Impartiality of the regulator is one of the most important principles of Regulation and Compliance Law. However, this impartiality can be difficult to implement when the regulation object has a strong moral dimension. 

In August 2020, various religious associations sized the Conseil National de Régulation de l'Audiovisuel sénégalais (Senegalese audiovisual regulatory authority) to ask the interdiction of broadcasting on television of the film "Les infidèles" telling the story of a married woman with multiple lovers. 

First, the regulator distinguishes the sequences likely to be detrimental to cultural and religious identities and shocking sequences or likely to attack the dignity of the person. Then, it asks the deletion of indecent and obscene scenes and of scenes likely to be detrimental to cultural and religious identities, bans the broadcasting of the film in the television before 10.30 pm, asks an update of the trailer and requires the introduction of a pictogram "forbidden to children under 16" during the broadcasting. The CNRA judges itself able to regulate the content of telefilms in order to protect cultural identities with regards to the law of 4th of January setting its mission.

> _WORK INSTRUCTIONS_
Answer these from the passage on Senegal's audiovisual regulator:
1. Which principle of Regulation and Compliance Law is called one of the most important?
2. Which film did religious associations want banned from television?
3. Before what time did the regulator prohibit broadcasting the film on television?

> _SOURCE MATERIAL_
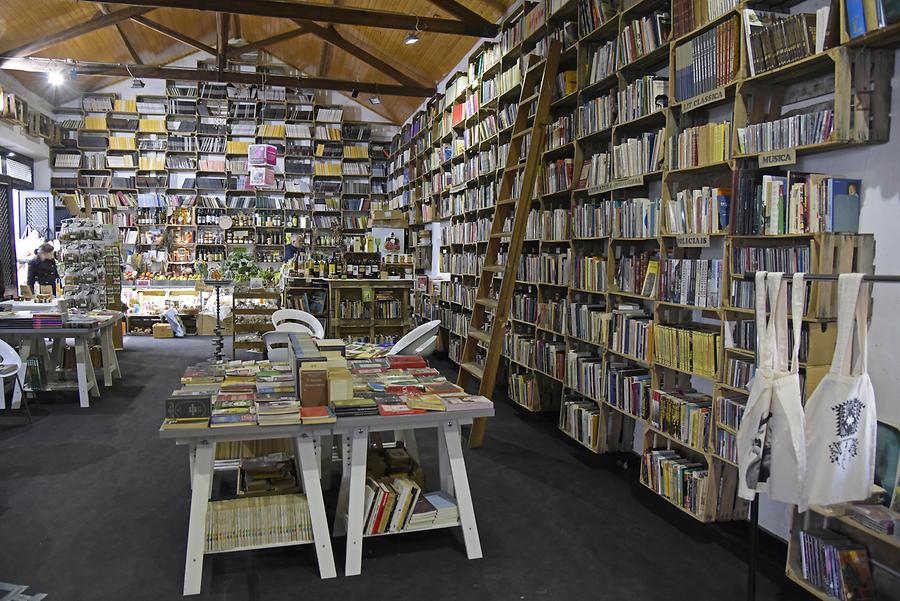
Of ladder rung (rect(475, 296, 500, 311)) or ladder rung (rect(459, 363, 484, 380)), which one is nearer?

> _RESULT_
1. Impartiality of the regulator.
2. "Les infidèles."
3. 10.30 pm.